Much like last season, the St. Louis Cardinals will enter spring training with a little bit of uncertainty, but for the most part the team should feel comfortable and confident. The Cardinals are, after all, the World Series champions. They currently have seven viable options for the starting rotation (if you include Kyle McClellan and Marc Rzepczynski) and could still land Roy Oswalt on top of that. They have four legitimate outfielders in Jon Jay, Allen Craig, Matt Holliday, and Carlos Beltran. The bullpen is stacked with young arms and just enough crafty veterans. Behind the plate, there’s a Gold Glove catcher anchoring the team.

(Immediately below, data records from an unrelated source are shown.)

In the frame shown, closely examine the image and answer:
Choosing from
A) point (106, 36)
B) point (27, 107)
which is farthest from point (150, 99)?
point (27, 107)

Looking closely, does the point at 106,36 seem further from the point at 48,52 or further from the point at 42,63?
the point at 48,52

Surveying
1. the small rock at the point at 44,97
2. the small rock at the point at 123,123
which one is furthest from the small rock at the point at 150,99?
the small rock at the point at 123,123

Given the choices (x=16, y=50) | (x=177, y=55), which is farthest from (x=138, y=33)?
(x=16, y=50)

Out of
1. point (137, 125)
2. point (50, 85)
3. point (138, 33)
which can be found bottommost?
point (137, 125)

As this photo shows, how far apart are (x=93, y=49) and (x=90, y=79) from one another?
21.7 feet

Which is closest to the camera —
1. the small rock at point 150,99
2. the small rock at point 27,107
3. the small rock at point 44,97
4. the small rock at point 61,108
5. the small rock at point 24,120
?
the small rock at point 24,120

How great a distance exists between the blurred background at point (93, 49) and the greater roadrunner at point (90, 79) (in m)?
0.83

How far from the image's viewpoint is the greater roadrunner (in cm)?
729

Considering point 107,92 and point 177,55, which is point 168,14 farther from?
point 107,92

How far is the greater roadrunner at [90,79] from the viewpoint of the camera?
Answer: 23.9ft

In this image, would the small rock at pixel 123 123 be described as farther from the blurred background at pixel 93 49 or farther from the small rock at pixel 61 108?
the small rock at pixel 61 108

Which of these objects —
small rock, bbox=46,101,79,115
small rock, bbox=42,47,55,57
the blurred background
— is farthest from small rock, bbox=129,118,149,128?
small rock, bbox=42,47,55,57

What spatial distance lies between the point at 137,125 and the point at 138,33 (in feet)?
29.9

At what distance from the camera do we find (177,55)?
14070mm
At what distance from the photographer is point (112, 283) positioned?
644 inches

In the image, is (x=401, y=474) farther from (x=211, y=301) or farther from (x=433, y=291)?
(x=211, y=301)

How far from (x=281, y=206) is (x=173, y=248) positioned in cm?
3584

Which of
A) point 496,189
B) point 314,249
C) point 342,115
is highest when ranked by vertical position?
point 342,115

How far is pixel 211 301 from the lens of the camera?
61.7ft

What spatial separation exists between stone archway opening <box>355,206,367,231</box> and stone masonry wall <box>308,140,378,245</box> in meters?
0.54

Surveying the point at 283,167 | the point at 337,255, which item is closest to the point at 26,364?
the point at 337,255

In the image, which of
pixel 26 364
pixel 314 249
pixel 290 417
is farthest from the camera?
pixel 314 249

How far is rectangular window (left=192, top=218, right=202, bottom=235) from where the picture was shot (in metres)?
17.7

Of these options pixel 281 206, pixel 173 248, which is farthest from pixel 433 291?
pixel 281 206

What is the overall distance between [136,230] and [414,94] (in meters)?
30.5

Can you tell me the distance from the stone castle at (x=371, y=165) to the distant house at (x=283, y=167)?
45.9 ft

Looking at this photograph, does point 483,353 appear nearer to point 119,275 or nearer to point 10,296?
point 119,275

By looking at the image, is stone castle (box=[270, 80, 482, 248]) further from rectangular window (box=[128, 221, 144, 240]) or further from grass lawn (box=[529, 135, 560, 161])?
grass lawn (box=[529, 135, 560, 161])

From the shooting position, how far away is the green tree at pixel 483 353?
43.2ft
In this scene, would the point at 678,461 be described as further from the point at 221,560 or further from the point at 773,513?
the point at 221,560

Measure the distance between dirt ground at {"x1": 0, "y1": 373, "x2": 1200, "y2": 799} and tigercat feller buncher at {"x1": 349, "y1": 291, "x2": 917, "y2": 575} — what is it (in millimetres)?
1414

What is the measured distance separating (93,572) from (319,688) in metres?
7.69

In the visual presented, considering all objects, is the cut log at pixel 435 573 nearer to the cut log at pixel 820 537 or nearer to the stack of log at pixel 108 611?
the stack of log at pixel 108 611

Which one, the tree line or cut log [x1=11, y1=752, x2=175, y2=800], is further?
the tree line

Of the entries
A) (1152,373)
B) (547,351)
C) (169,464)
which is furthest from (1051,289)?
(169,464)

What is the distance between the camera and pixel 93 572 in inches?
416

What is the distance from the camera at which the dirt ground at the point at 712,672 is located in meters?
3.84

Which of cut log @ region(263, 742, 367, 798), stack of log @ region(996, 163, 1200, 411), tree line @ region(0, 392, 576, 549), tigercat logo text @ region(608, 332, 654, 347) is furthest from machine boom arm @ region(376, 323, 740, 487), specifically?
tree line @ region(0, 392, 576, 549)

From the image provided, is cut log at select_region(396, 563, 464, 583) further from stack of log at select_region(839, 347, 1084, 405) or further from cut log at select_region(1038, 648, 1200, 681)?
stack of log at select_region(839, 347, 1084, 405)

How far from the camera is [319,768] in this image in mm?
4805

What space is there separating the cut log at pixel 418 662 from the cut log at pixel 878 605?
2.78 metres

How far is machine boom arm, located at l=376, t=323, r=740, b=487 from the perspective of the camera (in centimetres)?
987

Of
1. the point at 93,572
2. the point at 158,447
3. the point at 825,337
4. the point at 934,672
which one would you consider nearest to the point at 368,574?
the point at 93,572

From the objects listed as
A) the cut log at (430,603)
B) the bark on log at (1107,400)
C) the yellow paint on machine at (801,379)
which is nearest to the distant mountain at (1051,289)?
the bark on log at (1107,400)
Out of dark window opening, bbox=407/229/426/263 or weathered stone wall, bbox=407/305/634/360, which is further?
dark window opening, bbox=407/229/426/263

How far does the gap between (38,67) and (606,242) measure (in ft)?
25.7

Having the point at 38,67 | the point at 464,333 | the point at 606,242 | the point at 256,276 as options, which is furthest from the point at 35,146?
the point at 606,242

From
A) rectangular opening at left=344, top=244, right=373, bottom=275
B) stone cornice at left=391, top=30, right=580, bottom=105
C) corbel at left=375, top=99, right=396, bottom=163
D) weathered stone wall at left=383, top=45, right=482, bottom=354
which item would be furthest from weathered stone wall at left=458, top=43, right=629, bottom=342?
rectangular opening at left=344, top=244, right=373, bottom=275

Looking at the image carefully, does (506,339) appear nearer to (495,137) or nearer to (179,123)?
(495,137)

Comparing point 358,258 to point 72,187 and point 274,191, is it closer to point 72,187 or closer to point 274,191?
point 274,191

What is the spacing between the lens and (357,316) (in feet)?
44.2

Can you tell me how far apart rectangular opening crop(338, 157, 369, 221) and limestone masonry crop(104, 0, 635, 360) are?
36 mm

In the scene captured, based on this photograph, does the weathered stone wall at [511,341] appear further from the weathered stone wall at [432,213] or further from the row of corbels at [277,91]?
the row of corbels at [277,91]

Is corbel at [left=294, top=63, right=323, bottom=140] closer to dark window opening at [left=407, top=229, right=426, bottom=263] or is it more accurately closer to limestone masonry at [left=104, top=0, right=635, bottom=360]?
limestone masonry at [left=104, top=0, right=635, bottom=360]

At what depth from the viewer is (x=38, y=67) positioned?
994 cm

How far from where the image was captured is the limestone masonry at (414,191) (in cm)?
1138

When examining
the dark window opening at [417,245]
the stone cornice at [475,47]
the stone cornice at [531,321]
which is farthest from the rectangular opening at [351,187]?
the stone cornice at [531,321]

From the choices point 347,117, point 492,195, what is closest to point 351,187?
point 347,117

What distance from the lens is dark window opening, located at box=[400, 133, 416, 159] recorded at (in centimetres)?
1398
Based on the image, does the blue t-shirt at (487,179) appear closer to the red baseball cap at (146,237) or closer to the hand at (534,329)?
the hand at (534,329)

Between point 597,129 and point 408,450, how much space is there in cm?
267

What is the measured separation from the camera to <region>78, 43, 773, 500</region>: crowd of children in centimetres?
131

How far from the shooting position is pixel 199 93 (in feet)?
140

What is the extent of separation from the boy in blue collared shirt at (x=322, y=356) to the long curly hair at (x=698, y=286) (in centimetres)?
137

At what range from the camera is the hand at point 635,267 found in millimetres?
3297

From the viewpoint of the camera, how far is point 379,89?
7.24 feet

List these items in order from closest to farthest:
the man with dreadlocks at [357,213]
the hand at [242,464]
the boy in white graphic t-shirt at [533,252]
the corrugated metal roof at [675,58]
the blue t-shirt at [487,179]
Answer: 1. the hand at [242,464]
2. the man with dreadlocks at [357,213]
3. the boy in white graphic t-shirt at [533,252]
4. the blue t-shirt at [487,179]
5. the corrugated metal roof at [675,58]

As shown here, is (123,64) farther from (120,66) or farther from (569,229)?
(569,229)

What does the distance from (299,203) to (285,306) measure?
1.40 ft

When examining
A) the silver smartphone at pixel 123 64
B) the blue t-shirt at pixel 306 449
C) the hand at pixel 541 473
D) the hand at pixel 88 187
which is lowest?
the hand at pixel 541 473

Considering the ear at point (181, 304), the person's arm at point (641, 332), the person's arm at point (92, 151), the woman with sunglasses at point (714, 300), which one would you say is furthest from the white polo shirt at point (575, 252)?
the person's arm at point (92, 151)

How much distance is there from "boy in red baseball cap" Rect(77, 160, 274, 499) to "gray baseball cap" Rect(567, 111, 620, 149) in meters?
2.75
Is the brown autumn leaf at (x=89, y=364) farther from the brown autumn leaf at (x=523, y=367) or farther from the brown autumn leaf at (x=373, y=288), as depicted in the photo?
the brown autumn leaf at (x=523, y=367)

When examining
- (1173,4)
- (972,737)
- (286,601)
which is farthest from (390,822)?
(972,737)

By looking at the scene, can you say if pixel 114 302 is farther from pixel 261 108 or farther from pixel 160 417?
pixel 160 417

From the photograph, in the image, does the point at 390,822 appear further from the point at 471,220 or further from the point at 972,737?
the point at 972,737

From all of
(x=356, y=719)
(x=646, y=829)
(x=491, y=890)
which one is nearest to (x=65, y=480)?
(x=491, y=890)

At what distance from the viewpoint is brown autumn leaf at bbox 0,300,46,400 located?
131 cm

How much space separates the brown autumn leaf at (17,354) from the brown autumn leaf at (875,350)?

That just leaves the infield.

At first glance, the infield seems to blend in with the other strengths of the Cardinals. You have Comeback Player of the Year Lance Berkman at 1st base, World Series MVP David Freese over at 3rd, a decent hitting shortstop with a solid glove at short, and a bit carousel over a 2nd base, but a couple of good ball players nonetheless in Skip Schumaker and Daniel Descalso.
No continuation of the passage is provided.